Le triplé a aussi permis de constater que la sono était nettement plus bancale que durant Chic. Il est plus difficile de calibrer le son avec des claviers électroniques que des instruments organiques, mais quand même… Certains arrangements, aussi, étaient discutables. Peut-être était-ce dû au fait que Duran Duran a grandement accéléré le tempo de certains de ses classiques au cours des décennies.
Cela dit, si Le Bon a encore une fichue de bonne voix, on commence à en voir les limites dans les passages les plus ardus, notamment en finale de New Moon On Monday, quand il avait un timbre proche de celui de Bryan Adams pas très naturel.
Avec ses nombreux collaborateurs, le disque Paper Gods est plutôt inégal de ton. Et les nouveaux titres (Last Night in the City, Dancephobia, What Are the Chances) se sont intégrés tant bien que mal à travers les succès confirmés. Une notable exception : Pressure Off, chanson avec laquelle Nile Rogers renouait avec Duran Duran, plus de trois décennies après Notorius. C’était donc l’occasion pour ce dernier de revenir sur scène et pour Duran Duran, d’être plus funk que jamais. Le doublé coup de coup s’est terminé sous des milliers de confettis. Du tonnerre.
Bowie, encore Bowie
Autre moment vibrant avec Planet Earth durant laquelle l’image de Bowie (partout dans cette soirée) apparait sur l’écran, ce qui mène naturellement à l’interprétation de Space Oddity. Classe.
Le Bon avait noté que le groupe allait offrir une performance dénuée « de politique américaine », mais il a quand même précisé au rappel que Save A Prayer allait être dédiée aux amoureux de la musique, dans la foulée des attentats de novembre à Paris. Tremplin pour une Rio déchaînée en finale.

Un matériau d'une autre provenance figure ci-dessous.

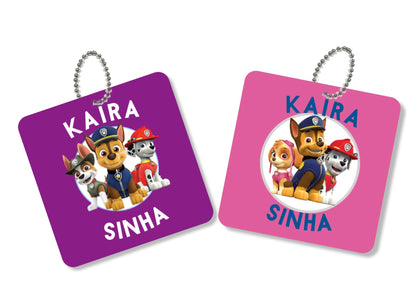 Bag Tags - Paw Patrol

Quoique, pas tout à fait…. Quand tout le band a commencer à quitter la scène sous une ovation monstre, Le Bon a fait signe à ses collègues de revenir pour The Reflex. J’ai cru à un « faux » rappel en raison de l’ajout d’images à l’écran, ce qui laissait supposer que la chanson était quand même prévue au programme.

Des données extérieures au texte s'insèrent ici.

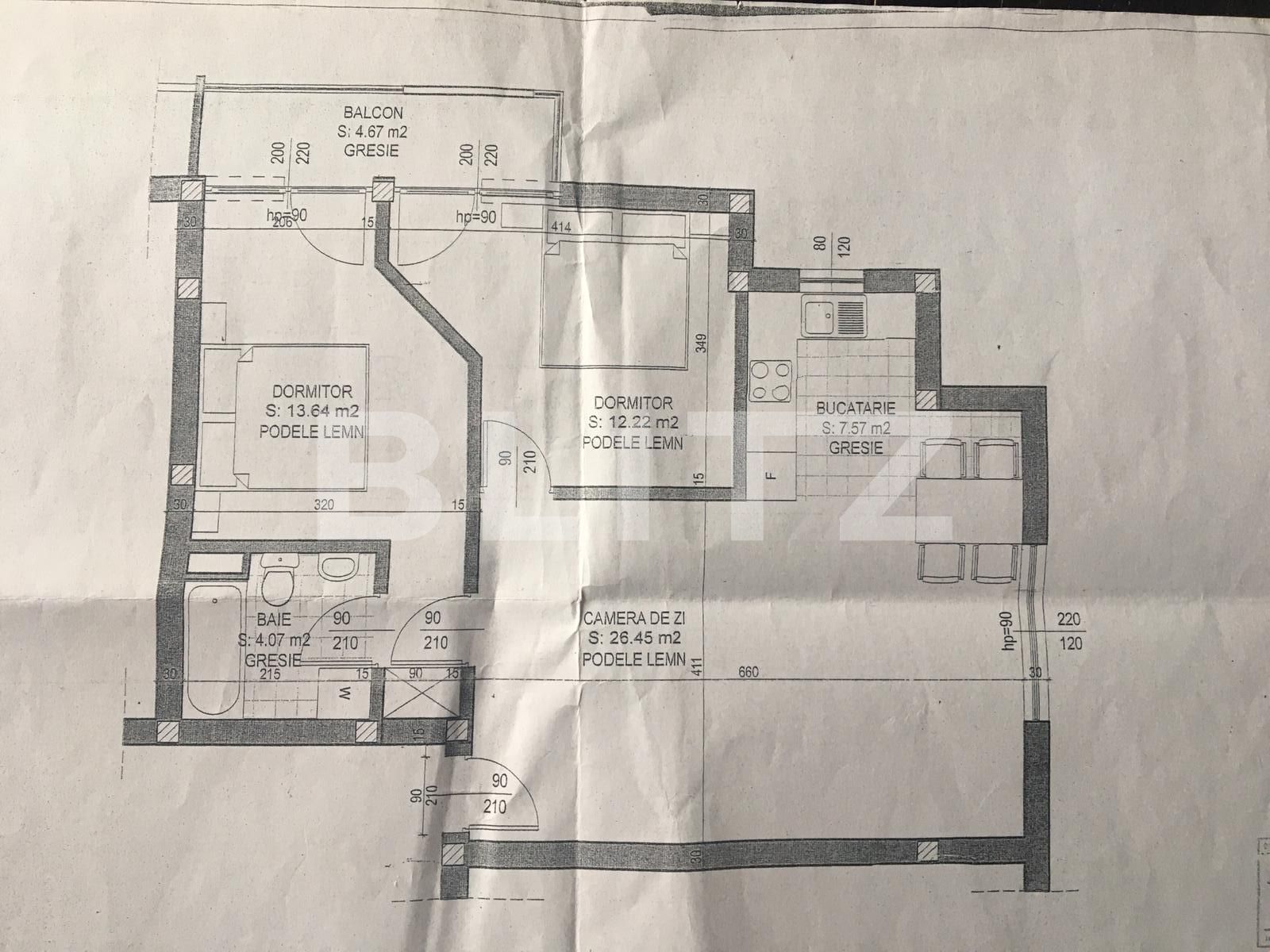 Apartament de vânzare 3 camere Nord-Est - 69825AV | BLITZ Oradea | Poza1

Mais en vérifiant les «setlists» de la tournée, on voit que The Reflex n’a été interprétée qu’une fois en neuf spectacles depuis la reprise en sol nord-américain au mois de mars.
Ça veut donc dire que Duran Duran ajoute cette chanson au mérite. Comprendre : le groupe l’offre seulement quand il estime que la foule s’est donnée au maximum. Et celle du Centre Bell en a gueulé un coup, hier. Mais je me dis que Duran Duran doit une fière chandelle à Nile Rodgers.